Why improv is so damn fun!
I knew improv was fun before I began playing Dungeon World, but this game has been a key factor in enabling me to actually play improv-based games, because the system feel so natural to me. It is without a doubt the easiest game I’ve ever tried to GM. Sure, it has a learning curve, but once you get the paradigm shift wrapped around your brain, this game almost plays itself.
But that’s not what this lesson learned is about; it’s about why I think improvising everything is fun, and why I think you should try it out. This lesson learned is mainly inspired by my session with Misha and James, as well as my three session with Eric and Bastien. The adventures we’ve played have been major milestones in my effort to perfect my GM’ing skills.
GM’ing is a load of work in some games, it’s tedious sometimes, and most GM’s I know would really just rather be a player for the same reasons. Ever since I moved to Aarhus, I’ve sat on the GM’s side of the table, with few exceptions.
Previously, I thought that the core premise for roleplaying games was player agency. Player agency is on every one’s lips at the moment it seems, and I’ll borrow a handy definition from Papers and Pencils:
A player with agency is one who is able to make meaningful decisions about their actions, with regards to the game world.
I no longer believe player agency to be the core premise of a satisfying roleplaying session. It’s still important, tremendously so I’d even suggest, but it’s only a core premise. The other is play to find out what happens. I think the first is what makes it fun to be a player, while the latter is what makes it fun to GM.
The thing is though, that these two premises are inseparable. You cannot play to find out what happens if the players doesn’t have any meaningful choices. You cannot have player agency if the GM has planned everything from the beginning of the game, and will apply force to make sure it happens the way he planned.
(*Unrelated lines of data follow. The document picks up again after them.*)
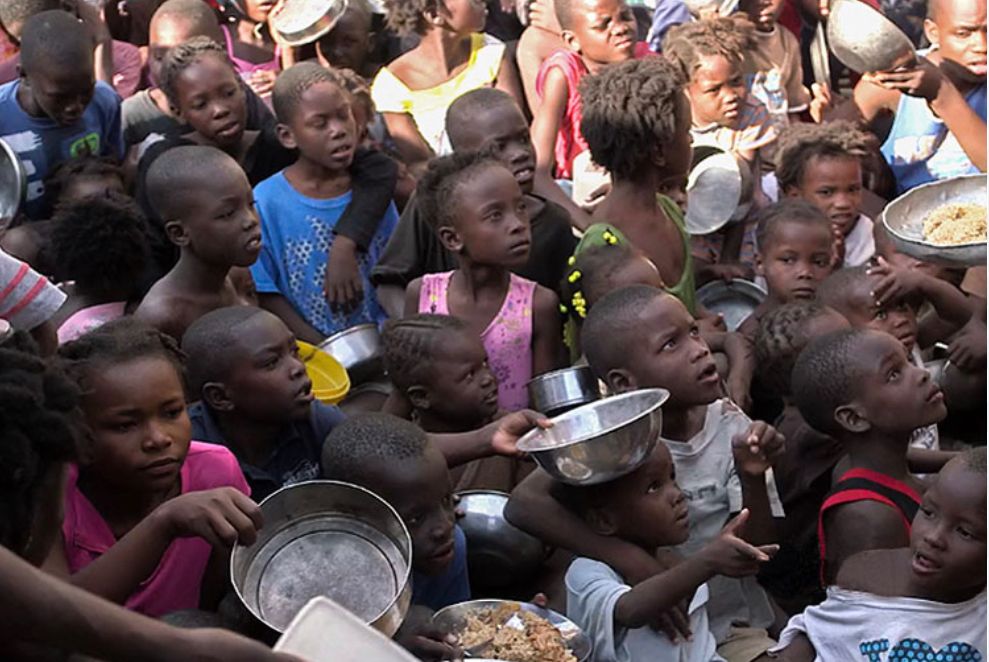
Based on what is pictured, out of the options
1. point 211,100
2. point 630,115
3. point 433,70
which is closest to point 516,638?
point 630,115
So, why is improv so damn fun? Because it forces the GM to play to find out what happens, and in turn enforces player agency. You have to build upon the foundation laid out by you players, and in turn, they will take the story in wonderful directions, ones you’d never have taken on your own!
I’m at a point where I’ve become confident that all games I’ll ever GM will be better off if I plan just about nothing. I simply love to ask questions about the PC’s and the world, until I know what both the players and myself want to play! I have GM’ed, almost consistently, for the past 5 to 6 years, but I’ve never had so much fun since I stopped planning ahead.
If you don’t believe me, then I’ll encourage you not to take my word for it; try it yourself! Pick up that game you always wanted to try, and call your friends. Tell them the deal; no prep, only improv. And then just try it out. You’ll be amazed how different the experience is, and how easy improvising actually is once you get the game rolling.